第54話 ティア乱入!
「レノ!」
突然、扉が勢いよく開いた。
「……?」
俺が驚いて目を開けると、そこから飛び込んできたのはティアだった。
「ティア?」
驚いて名前を呼んだ瞬間、ティアがこちらへ駆け寄ってくる。その勢いに、後ろにいた侍女と護衛騎士が慌てて追いかけてきた。
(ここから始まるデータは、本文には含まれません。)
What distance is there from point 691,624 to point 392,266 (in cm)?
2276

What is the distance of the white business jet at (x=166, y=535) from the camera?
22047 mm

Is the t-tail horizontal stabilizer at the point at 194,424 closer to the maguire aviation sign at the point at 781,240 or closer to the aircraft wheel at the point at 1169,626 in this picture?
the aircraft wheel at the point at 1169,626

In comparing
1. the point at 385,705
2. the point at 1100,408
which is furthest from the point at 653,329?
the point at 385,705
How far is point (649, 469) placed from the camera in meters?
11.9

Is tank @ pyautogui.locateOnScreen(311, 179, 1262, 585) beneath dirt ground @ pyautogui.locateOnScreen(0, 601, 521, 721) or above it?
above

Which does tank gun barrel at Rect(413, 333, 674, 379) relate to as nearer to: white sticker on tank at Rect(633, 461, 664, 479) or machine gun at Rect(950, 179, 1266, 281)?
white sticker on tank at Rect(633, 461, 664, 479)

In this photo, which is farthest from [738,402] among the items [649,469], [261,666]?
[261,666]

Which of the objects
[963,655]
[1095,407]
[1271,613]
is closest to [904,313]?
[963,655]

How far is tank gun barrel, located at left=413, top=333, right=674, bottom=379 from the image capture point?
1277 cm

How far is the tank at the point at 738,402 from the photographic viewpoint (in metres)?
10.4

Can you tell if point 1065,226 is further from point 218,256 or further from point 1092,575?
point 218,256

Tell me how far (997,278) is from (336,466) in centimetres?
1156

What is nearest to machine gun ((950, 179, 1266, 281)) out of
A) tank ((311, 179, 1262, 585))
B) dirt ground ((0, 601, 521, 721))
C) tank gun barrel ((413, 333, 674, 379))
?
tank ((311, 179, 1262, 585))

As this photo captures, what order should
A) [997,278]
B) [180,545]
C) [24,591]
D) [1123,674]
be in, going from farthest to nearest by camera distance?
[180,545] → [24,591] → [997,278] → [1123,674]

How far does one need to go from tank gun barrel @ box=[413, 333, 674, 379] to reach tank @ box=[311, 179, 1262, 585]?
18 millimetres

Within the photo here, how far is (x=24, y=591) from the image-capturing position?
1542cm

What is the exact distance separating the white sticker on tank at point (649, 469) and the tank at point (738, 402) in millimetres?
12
「殿下! お待ちください! 医師から安静にするようにと――」
「今はそんなことどうでもいいです!」
ティアはそう言って、俺のベッドの横まで来ると、そのまま俺の顔をじっと見つめた。
「……本当に起きてる」
「起きてるよ」
「ちゃんと喋れる?」
「少しくらいなら」
「痛くない?」
「痛い」
「まだ痛いんだ……」
ティアの表情が一瞬で心配そうになる。
「具合は?」
「身体が重い」
「頭は?」
「少し重い」
「気分は?」
「悪くない」
「ご飯は?」
「まだ」
「ちゃんと食べる?」
「食べるようにはする」
「眠れた?」
「……たぶん」
矢継ぎ早に質問を重ねられ、俺は思わず苦笑した。
「ティア」
「なに?」
「質問が多い」
「だって……」
そこでティアは言葉を止めた。
そして、少しだけ俯く。
「……ずっと、怖かったから」
「……」
その一言を聞いて、俺も何も言えなくなった。
「三日間、ずっと目を覚まさなかったんだよ」
「そうだったのか」
「医師の人たちも、何度も危ないって言ってたし……昨日だって、急に悪くなるかもしれないって……」
ティアは小さく息を吸う。
「だから、目を覚ましたって聞いた時、本当に安心した」
「……心配をかけたな」
「本当にそうだよ」
ティアは少しだけ頬を膨らませる。
「ものすごく心配したんだから」
「悪かった」
「謝ればいいってものじゃないよ」
「そうだな」
「……でも」
ティアは再び俺の顔を見る。
「生きててよかった」
その言葉は、先ほどまでの勢いが嘘のように小さかった。
俺は返事をせず、ティアを見た。
前世の記憶が蘇ってから、ティアのことを何度も考えてきた。前世では幼馴染だった。もう一度出会った時には、敵国の王女だった。それでも、長い時間を一緒に過ごすうちに、いつの間にか俺にとって欠かせない存在になっていた。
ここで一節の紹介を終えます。